Tuesday was worse. Alexander dropped another stack of reports on her desk at seven a.m. On Wednesday, he had her sit in on a merger negotiation, then demanded a ten-page analysis by the end of business. Thursday, she barely saw him except for terse emails with subject lines like "URGENT" and "NEEDS REVISION."

By Friday, Isabella had worked sixty-eight hours in four and a half days. Her apartment had become just a place to shower and change clothes. Her mother was growing increasingly worried about how little she saw Lily. And Alexander…

Alexander watched her like a hawk, studying prey.

She felt his eyes on her constantly, whether she was at her desk or walking to the bathroom. When she grabbed coffee from the break room, Patricia told her, in a moment of unexpected sympathy, that Mr. Cross had never paid this much attention to any employee before.

Isabella wasn't sure if that was better or worse than being ignored.

Friday at six p.m., everyone else had left. Isabella was packing her laptop, dreaming of a weekend with Lily, when Alexander's door opened.

"My office. Now."

Dread pooled in her stomach as she entered. Alexander stood by his desk, holding a folder she recognized immediately—personnel files. Her personnel file.

"I need to talk to you about Saturday," he said, not looking up. "The Blackwood gala."

Right. The gala she'd tried to forget about. "What about it?"

"My mother called today." His voice was carefully neutral. "She's… curious about my date. I may have implied we've been seeing each other for a while."

Isabella's eyebrows shot up. "You what?"

"It was either that or endure another lecture about settling down and providing heirs." Now he did look at her, and something dark flickered in his expression. "You'll need an appropriate dress. Patricia will take you shopping tomorrow. Company expense."

"I can buy my own—"

"I know you can." He cut her off. "But you'll be representing Cross Global. I need you to look the part." He paused, then added with deliberate casualness, "There's a specific dress I'd like you to wear. Blue. Cobalt blue. Do you still have it?"

The blood drained from Isabella's face.

The cobalt blue dress. The one she'd worn to their first formal event in Hong Kong. The one he'd helped her zip up, his fingers trailing down her spine, before making them two hours late to dinner. The one she'd worn the night before everything fell apart.

"I don't have it anymore," she lied.

Alexander smiled, but it didn't reach his eyes. "Pity. Find something similar then. And Isabella?" He moved closer, invading her space again. "Saturday night, you're mine. My date, my employee, my… what did we use to call it? My partner." His hand came up, fingers trailing along the edge of her sleeve in a gesture that was both possessive and heartbreakingly familiar. "I suggest you remember how to play the part."

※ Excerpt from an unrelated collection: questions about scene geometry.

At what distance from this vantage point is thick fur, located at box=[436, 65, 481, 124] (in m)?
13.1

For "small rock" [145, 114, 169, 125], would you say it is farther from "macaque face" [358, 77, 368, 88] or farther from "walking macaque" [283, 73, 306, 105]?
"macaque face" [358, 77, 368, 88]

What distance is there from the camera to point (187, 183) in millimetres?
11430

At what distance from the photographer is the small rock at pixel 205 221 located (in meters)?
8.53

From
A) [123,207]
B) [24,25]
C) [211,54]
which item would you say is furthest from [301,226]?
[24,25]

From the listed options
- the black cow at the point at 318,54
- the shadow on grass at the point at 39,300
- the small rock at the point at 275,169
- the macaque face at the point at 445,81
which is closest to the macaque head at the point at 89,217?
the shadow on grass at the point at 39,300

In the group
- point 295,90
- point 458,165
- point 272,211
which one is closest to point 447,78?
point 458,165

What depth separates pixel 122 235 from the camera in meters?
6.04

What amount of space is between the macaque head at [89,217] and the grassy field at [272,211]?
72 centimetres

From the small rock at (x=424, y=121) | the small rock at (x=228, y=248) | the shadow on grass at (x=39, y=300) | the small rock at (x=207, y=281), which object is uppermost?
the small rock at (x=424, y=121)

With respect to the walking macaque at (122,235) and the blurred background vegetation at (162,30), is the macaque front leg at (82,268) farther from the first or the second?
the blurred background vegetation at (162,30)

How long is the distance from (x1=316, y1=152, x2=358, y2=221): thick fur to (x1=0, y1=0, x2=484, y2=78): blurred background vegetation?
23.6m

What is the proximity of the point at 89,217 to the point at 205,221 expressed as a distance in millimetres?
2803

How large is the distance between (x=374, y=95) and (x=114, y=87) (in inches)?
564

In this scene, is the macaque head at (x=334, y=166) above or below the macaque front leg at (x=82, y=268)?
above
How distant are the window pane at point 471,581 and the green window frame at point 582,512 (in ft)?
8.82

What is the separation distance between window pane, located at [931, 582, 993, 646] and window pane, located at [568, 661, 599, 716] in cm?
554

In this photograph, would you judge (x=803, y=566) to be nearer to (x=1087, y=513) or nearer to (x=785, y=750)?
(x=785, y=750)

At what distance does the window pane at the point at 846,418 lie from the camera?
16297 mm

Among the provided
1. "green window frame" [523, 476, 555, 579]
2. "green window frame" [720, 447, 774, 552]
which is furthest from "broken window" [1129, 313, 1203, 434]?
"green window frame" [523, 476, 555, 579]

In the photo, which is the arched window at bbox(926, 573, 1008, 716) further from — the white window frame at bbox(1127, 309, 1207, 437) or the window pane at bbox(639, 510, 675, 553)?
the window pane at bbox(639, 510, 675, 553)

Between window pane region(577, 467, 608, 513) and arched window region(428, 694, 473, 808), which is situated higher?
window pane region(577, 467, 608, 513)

Before she could respond, his phone rang. He answered it without breaking eye contact.

"Mother." A pause. "Yes, she'll be there." Another pause, longer this time. "Her background? Perfectly acceptable. Why do you ask?"

Isabella watched his face change as he listened to whatever Victoria Cross was saying. His jaw tightened. His free hand clenched into a fist. When he finally spoke, his voice was ice.

"I'll see you Saturday."

He ended the call and stood in silence for a long moment, staring at his phone like it had personally betrayed him.

"Alexander?" Isabella ventured.

His head snapped up. When he looked at her now, she saw something new in his expression—not just anger or suspicion, but calculation. Like he was solving a puzzle and didn't like the picture emerging.

"Saturday," he repeated. "Eight p.m. I'll send a car for you." He turned away, dismissing her. "Wear that blue dress, Isabella. You remember the one."

She did. God help her, she did. And so, apparently, did he.